For binary candidate selection (QUBO, k=3 from n=9), D-Wave Advantage annealing is the correct hardware today. D-Wave maps the QUBO directly to physical qubits — no circuit compilation, no SWAP overhead, no gate depth. At 9 variables the circuit-depth problem disappears entirely.

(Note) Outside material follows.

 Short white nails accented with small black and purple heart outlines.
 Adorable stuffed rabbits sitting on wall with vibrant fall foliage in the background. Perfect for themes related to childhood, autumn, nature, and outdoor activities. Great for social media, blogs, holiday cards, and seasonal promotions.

Garm’s AI classifier (Nathan ONNX satellite model) scores this problem as OPTIMIZATION / ANNEALING-preferred when the problem is a pure QUBO with no parametric structure. The IQM routing in this demo was intentional — to show the NISQ reality for a live investor meeting. In production, Garm would have routed to D-Wave automatically.

TODAY — NISQ

D-Wave Advantage: QUBO → native annealing, no circuit depth, near-optimal selections on problems up to 5,000 variables

IQM / IBM (gate): Small circuits (≤5 qubits, depth ≤20) — Bell states, small VQE. Not yet useful for combinatorial optimization at this scale.

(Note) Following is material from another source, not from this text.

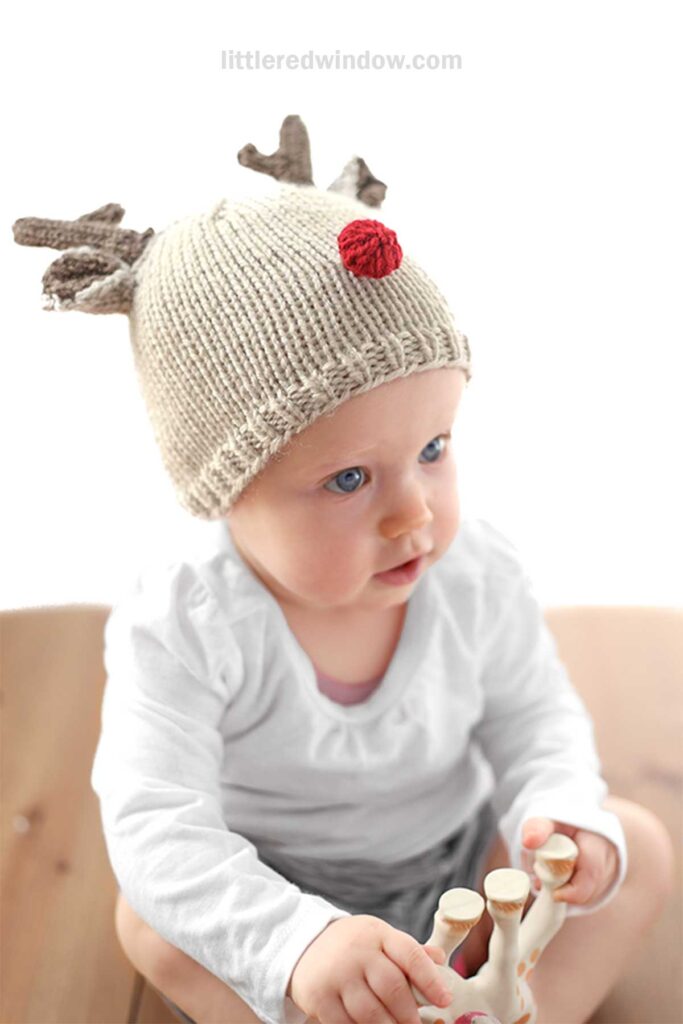 A baby with a charming reindeer hat adorned with antlers and a red nose sits on a wooden surface. Dressed in a white long-sleeve shirt, the little one holds a toy giraffe, adding to the adorable scene.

2026–2028 — EARLY FAULT-TOLERANT

Error-corrected logical qubits emerge. Circuit depth becomes tractable. 20–50 logical qubits.

QAOA at 9–20 candidates becomes reliable. Molecular simulation (VQE for drug-target binding) becomes feasible on small molecules.

2030+ — QUANTUM ADVANTAGE

Hundreds of logical qubits. QAOA at 500+ candidates. Full molecular simulation of drug-target interactions.

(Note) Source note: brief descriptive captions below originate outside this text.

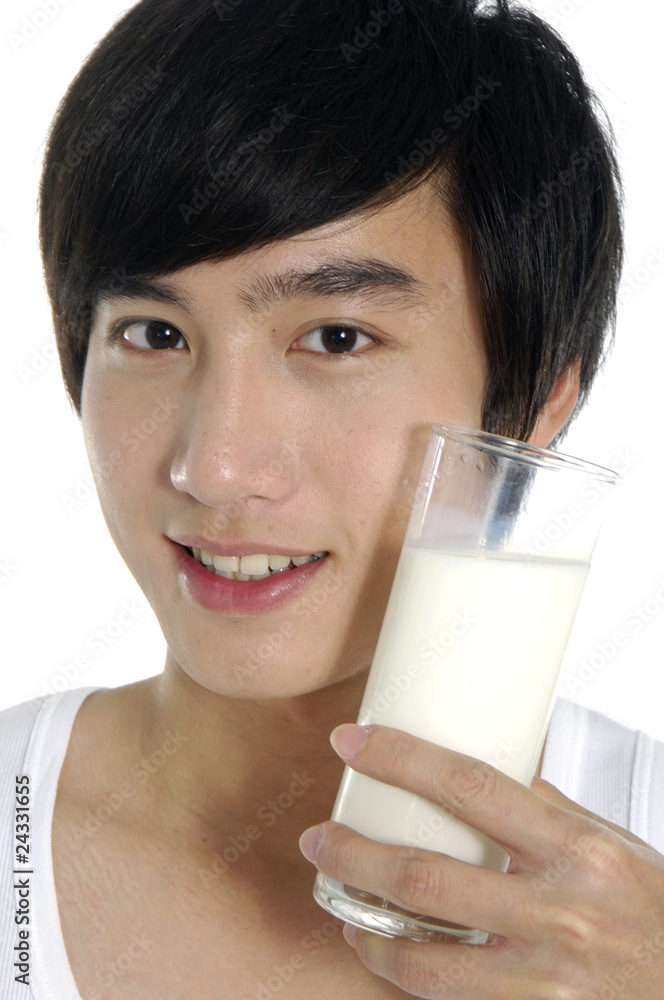 Asian young man with glass of milk smiling Asian young man with glass of milk smiling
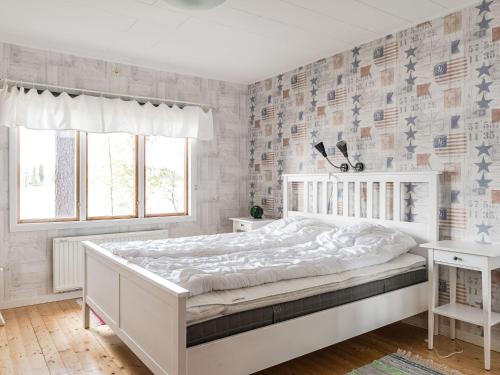 ein weißes Schlafzimmer mit einem großen weißen Bett und einem Fenster in der Unterkunft Chalet Löaborn by Interhome in Kopparberg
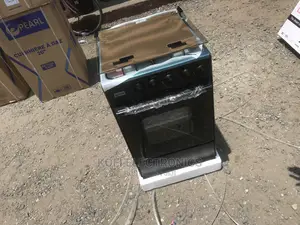 A Black Nasco Gas Cooker With Oven (50×50)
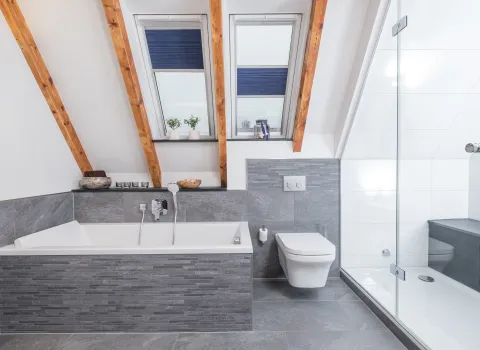 Bad mit Badewanne, wandhängendem WC und bodengleicher Dusche mit Glasabtrennung.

Demo A becomes real: the quantum selection converges to the classical optimum, and eventually surpasses it on problems classical computers cannot solve.

⬥ WHY GARM’S VALUE INCREASES AS HARDWARE IMPROVES

Every hardware generation — from today’s NISQ to fault-tolerant — makes the routing problem more valuable to solve, not less. As more backends become viable for more problem types, the combinatorial space of “which hardware for which problem” expands.

Garm is not betting on one hardware winner. It is betting on the infrastructure layer that sits above all of them — the enterprise API, the pricing engine, the IP vault, the SLA framework — all of which are hardware-agnostic and needed regardless of which QPU technology prevails.

The company that funded BioNTech before mRNA was proven understood: platform bets pay when the underlying technology matures. The quantum infrastructure layer is that bet.